The 2011 Credit Card Notes bore interest at 17% per annum and had a final maturity of October 1, 2012.  20% of our daily credit card receipts were held in escrow with First Western Trust Bank under an Escrow and Account Control Agreement to fund bi-weekly payments of principal and interest to the investors in the Credit Card Offering.

The obligation of the Company to repay the Credit Card Notes was severally guaranteed by Jack J. Walker, our Chairman (up to $510,555), J. Michael Wolfe, our Chief Executive Officer (up to $204,222) and H. MacGregor Clarke, our former Chief Financial Officer (up to $102,111).

During May 2012, $340,948 in 2011 Credit Card Notes (including accrued interest) were effectively repaid when note holders elected to offset the $340,948 balance due against payment of the exercise price on outstanding stock warrants.

As of September 13, 2012, the remaining balance and accrued interest on the 2011 Credit Card Notes were repaid in full.

Tasks for this exercise:
(a) In the passage on the 2011 Credit Card Notes, what share of the company's daily credit card receipts was held in escrow?
(b) Write the next few sentences of the passage on the 2011 Credit Card Notes, starting after its final sentence.

Provided material:
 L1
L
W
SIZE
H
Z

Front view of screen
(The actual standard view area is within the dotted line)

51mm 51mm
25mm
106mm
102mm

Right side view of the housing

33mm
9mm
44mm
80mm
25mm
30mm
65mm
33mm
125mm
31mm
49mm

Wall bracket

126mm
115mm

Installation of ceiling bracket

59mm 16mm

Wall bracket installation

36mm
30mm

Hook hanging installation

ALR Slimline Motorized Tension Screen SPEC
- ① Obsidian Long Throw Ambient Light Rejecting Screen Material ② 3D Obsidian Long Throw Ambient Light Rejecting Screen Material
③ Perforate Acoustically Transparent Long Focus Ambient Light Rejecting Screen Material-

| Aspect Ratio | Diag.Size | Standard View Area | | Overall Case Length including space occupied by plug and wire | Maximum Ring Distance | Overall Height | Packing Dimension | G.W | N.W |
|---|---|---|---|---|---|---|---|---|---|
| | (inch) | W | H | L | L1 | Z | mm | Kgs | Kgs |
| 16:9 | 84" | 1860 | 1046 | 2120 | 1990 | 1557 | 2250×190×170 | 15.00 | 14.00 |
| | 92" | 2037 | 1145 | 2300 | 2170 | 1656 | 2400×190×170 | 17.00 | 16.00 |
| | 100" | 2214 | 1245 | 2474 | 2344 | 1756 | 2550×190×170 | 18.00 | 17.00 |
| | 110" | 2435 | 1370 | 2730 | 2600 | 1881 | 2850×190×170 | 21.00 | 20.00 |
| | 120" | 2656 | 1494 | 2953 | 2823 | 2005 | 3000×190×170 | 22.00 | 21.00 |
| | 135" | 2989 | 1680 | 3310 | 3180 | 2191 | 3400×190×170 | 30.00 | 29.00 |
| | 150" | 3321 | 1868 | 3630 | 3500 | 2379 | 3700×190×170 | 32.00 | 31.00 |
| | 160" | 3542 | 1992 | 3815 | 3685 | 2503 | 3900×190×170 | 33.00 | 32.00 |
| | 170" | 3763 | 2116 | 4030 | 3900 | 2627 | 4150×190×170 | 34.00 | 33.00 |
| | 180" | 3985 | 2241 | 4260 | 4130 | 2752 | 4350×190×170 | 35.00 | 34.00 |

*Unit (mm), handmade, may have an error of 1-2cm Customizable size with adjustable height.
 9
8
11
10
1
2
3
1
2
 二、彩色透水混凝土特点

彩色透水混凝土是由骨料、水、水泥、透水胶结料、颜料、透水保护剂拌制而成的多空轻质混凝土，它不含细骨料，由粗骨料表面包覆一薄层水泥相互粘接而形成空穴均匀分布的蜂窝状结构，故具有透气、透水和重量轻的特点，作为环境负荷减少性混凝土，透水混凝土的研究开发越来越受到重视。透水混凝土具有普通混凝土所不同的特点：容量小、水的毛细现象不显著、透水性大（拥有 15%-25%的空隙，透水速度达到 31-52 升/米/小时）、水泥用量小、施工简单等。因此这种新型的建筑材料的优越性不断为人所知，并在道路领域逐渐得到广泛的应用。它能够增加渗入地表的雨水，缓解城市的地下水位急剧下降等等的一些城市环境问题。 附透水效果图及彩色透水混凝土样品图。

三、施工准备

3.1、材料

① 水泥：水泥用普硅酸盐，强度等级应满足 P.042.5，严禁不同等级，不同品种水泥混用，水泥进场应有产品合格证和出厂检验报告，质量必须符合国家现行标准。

Task-by-task answers:
(a) 20% of the daily credit card receipts.

(b)
Notes Payable – 2012 Credit Card Receipts-Backed Notes

On September 14, 2012, the Company closed on the private sale of $1,285,722 in Series 2012CC 15% secured promissory notes backed by a portion of the Company’s prospective credit card receipts, (the “2012 Credit Card Notes”) and 128,573 shares of common stock (collectively, the “2012 Credit Card Offering”).  Consideration for the 2012 Credit Card Offering comprised $1,285,722 in cash.  After deducting $46,128 of placement agent sales commissions (5% on third-party investors, 3% on Company-referred investors and 0% on investments by officers and directors of the Company) and expenses, net cash proceeds to the Company totaled $1,239,594.   In addition, the Company will issue 12,858 shares of common stock to the placement agent as additional sales compensation, representing one share of common stock for every 10 shares issued to investors in the 2012 Credit Card Offering.

The Company used the proceeds from the 2012 Credit Card Offering to invest in advertising and marketing programs to support its direct-to-consumer business, purchase inventory, provide other general working capital, repay $198,406 of the 2011 Credit Card Notes (including accrued interest) and pay commissions and expenses related to the private offering.  The issuance of the 2012 Credit Card Offering was conducted in reliance upon exemptions from registration requirements under the Securities Act of 1933 (the “Securities Act”), including, without limitation, those under Rule 506 of Regulation D (as promulgated under the Securities Act).  The 2012 Credit Card Offering was offered and sold only to investors who are, or the Company reasonably believed to be, “accredited investors,” as defined in Rule 501(a) of Regulation D under the Securities Act.  Because the 2012 Credit Card Offering has not been registered under the Securities Act, the securities sold in the 2012 Credit Card Offering are “restricted securities” within the meaning of Rule 144 under the Securities Act, and investors will not be able to sell the securities in the United States absent an effective registration statement or an applicable exemption from registration.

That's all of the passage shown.